=== TEXT UNDER STUDY ===
——————————

Tuesday Dawn
18 August 2009
It is 20 minutes to four at dawn. I am up on my hotel bed, thinking, writing and reflecting on my MA thesis, an indepth analysis of the dramartugical handling of the local and alien in the plays of Wole Soyinka and Dereck Walcott: Postcolonial Identities and Culture.
I am hungry and I love this because my favourite meal is breakfast and I will hammer it with all the energy and hunger.
Berllin has what the locals are calling the longest summer this year. I love it. And they love it too. Here, too, I begin to appreciate (again) some things we take for granted in Malawi. A typical example being the rising and setting sun as seen from most places in my home.
Here, in Berlin, you don’t see the sun rising or setting. This beauty of nature, the day star, is blocked by tall buildings as in all other cities I have been to: Oslo, Amsterdam, Washington and Jo’rburg; while Accra, Mombasa, Arusha, Nairobi and other African cities see the sun (and I speak as a witness), Malawi’s rising and setting sun is more inspiring for reasons I can’t explain.

——————————

=== RECORDS PROVIDED ===
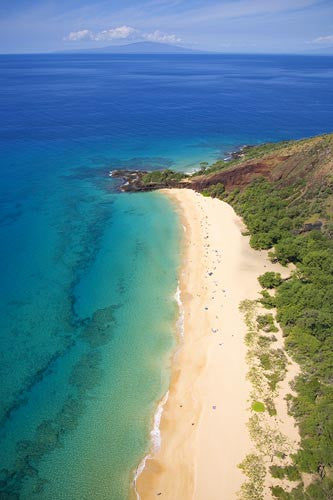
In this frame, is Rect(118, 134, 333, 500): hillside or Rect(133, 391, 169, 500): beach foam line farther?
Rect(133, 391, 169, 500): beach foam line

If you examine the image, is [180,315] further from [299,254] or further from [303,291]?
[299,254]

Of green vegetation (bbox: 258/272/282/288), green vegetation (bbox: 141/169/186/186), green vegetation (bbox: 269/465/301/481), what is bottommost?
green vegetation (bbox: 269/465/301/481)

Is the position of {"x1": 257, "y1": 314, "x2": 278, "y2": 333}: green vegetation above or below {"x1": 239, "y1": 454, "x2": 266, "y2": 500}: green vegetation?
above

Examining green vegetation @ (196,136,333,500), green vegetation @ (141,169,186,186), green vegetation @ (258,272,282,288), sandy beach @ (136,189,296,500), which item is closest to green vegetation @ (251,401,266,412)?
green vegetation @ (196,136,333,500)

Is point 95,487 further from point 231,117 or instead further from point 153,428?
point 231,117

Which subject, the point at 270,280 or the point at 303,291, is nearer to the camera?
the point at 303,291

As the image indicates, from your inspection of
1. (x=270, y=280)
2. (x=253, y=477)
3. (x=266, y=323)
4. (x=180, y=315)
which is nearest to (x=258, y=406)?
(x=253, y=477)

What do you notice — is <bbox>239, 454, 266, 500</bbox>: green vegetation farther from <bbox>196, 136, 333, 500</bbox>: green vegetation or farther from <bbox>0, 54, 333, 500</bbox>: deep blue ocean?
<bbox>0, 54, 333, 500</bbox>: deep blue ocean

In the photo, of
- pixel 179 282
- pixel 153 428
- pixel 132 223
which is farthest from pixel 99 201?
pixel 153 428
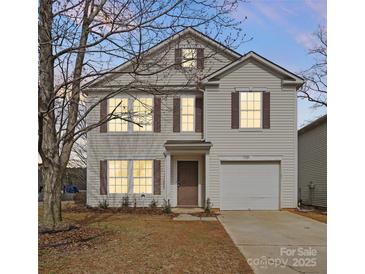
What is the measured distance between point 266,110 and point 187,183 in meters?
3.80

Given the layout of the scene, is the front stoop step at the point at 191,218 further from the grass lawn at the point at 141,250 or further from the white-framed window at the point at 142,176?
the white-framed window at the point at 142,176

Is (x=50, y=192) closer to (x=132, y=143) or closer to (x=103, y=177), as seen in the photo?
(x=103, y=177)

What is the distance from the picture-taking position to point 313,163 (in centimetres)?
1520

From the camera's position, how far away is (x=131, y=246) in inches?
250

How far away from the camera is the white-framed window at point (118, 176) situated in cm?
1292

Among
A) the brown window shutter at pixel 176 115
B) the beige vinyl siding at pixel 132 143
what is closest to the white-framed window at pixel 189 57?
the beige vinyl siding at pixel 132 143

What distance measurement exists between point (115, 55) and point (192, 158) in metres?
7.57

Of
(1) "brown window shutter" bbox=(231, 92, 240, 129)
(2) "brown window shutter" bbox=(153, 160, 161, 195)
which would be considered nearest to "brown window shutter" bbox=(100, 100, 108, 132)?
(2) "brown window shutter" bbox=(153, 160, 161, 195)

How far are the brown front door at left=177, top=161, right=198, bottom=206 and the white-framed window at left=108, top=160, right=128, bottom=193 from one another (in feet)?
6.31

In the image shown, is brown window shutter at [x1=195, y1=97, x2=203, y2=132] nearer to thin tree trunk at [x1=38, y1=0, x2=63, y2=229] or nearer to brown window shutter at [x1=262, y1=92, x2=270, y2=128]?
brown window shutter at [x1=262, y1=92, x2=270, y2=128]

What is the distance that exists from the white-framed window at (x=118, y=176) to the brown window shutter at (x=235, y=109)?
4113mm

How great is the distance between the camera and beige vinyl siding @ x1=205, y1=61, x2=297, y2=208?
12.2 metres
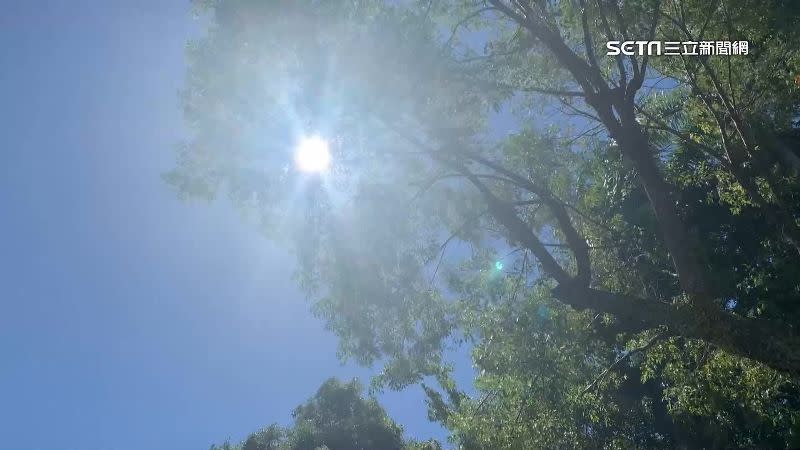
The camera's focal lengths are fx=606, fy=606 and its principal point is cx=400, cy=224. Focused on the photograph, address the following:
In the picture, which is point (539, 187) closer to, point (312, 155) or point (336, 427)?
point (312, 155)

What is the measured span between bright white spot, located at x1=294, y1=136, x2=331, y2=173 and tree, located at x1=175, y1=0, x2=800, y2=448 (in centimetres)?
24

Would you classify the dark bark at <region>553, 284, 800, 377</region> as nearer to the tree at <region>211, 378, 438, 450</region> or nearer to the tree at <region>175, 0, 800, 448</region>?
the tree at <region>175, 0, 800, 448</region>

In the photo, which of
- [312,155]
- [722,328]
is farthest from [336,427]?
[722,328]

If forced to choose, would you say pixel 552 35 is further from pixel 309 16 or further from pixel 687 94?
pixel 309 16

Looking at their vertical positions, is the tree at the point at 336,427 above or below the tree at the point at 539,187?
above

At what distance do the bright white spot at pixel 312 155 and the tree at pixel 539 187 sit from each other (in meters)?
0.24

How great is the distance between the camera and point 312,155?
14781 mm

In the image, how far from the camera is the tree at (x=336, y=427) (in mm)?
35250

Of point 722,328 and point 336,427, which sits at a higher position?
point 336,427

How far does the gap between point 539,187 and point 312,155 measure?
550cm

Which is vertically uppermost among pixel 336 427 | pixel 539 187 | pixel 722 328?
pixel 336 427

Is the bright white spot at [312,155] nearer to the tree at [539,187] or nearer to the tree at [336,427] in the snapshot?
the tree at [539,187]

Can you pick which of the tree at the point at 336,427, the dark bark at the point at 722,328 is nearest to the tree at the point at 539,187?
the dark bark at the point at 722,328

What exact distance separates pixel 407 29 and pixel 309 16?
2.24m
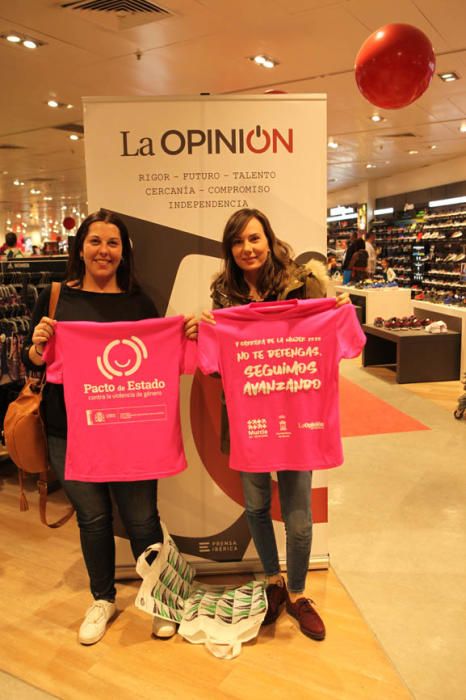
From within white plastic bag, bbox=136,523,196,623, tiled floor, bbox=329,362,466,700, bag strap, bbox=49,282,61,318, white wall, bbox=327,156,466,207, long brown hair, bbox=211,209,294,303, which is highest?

——————————

=== TASK TO COMPLETE ===
Copy out the full journal entry headed "Tuesday Dawn" from above, word for word, with no change of any kind.

=== TASK RESULT ===
Tuesday Dawn
18 August 2009
It is 20 minutes to four at dawn. I am up on my hotel bed, thinking, writing and reflecting on my MA thesis, an indepth analysis of the dramartugical handling of the local and alien in the plays of Wole Soyinka and Dereck Walcott: Postcolonial Identities and Culture.
I am hungry and I love this because my favourite meal is breakfast and I will hammer it with all the energy and hunger.
Berllin has what the locals are calling the longest summer this year. I love it. And they love it too. Here, too, I begin to appreciate (again) some things we take for granted in Malawi. A typical example being the rising and setting sun as seen from most places in my home.
Here, in Berlin, you don’t see the sun rising or setting. This beauty of nature, the day star, is blocked by tall buildings as in all other cities I have been to: Oslo, Amsterdam, Washington and Jo’rburg; while Accra, Mombasa, Arusha, Nairobi and other African cities see the sun (and I speak as a witness), Malawi’s rising and setting sun is more inspiring for reasons I can’t explain.